=== Page extract ===
Vito

Vito

时间: 1ms        内存:64M

描述:

The famous gangster Vito Deadstone is moving to New York. He has a very big family there, all of them living on Lamafia Avenue. Since he will visit all his relatives very often, he wants to find a house close to them. Indeed, Vito wants to minimize the total distance to all of his relatives and has blackmailed you to write a program that solves his problem.

输入:

The input consists of several test cases. The first line contains the number of test cases. For each test case you will be given the integer number of relatives r (0 < r < 500) and the street numbers (also integers) s1, s2,..., si,..., sr where they live (0 < si < 30, 000). Note that several relatives might live at the same street number.

输出:

For each test case, your program must write the minimal sum of distances from the optimal Vito's house to each one of his relatives. The distance between two street numbers si and sj is dij = | si - sj|.

示例输入:

2
2 2 4 
3 2 4 6

示例输出:

2
4

提示:

参考答案(内存最优[752]):

#include<stdio.h>
#include<math.h>
void sort(int a[],int n)
{
	int i,j,t;
	for(i=0;i<n-1;i++)
		for(j=0;j<n-1-i;j++)
			if(a[j]>a[j+1])
			{
				t=a[j];
				a[j]=a[j+1];
				a[j+1]=t;
			}
}
int main()

=== Source data ===

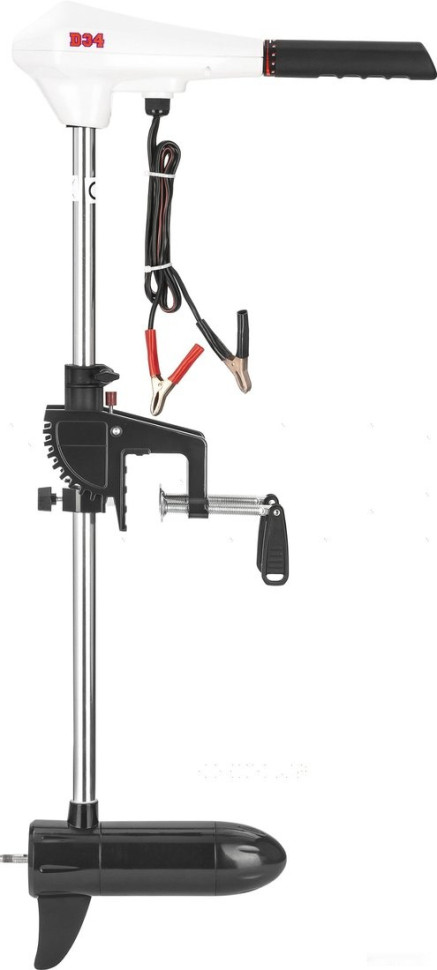 Лодочный мотор Haibo D34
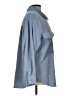Ashley by 26 International Blue Denim Jacket Size L - photo 4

=== Problem details ===
Transcribe the Vito problem page above in full, keeping every character, line break, and code line unchanged.

=== Exercise answer ===
Vito

Vito

时间: 1ms        内存:64M

描述:

The famous gangster Vito Deadstone is moving to New York. He has a very big family there, all of them living on Lamafia Avenue. Since he will visit all his relatives very often, he wants to find a house close to them. Indeed, Vito wants to minimize the total distance to all of his relatives and has blackmailed you to write a program that solves his problem.

输入:

The input consists of several test cases. The first line contains the number of test cases. For each test case you will be given the integer number of relatives r (0 < r < 500) and the street numbers (also integers) s1, s2,..., si,..., sr where they live (0 < si < 30, 000). Note that several relatives might live at the same street number.

输出:

For each test case, your program must write the minimal sum of distances from the optimal Vito's house to each one of his relatives. The distance between two street numbers si and sj is dij = | si - sj|.

示例输入:

2
2 2 4 
3 2 4 6

示例输出:

2
4

提示:

参考答案(内存最优[752]):

#include<stdio.h>
#include<math.h>
void sort(int a[],int n)
{
	int i,j,t;
	for(i=0;i<n-1;i++)
		for(j=0;j<n-1-i;j++)
			if(a[j]>a[j+1])
			{
				t=a[j];
				a[j]=a[j+1];
				a[j+1]=t;
			}
}
int main()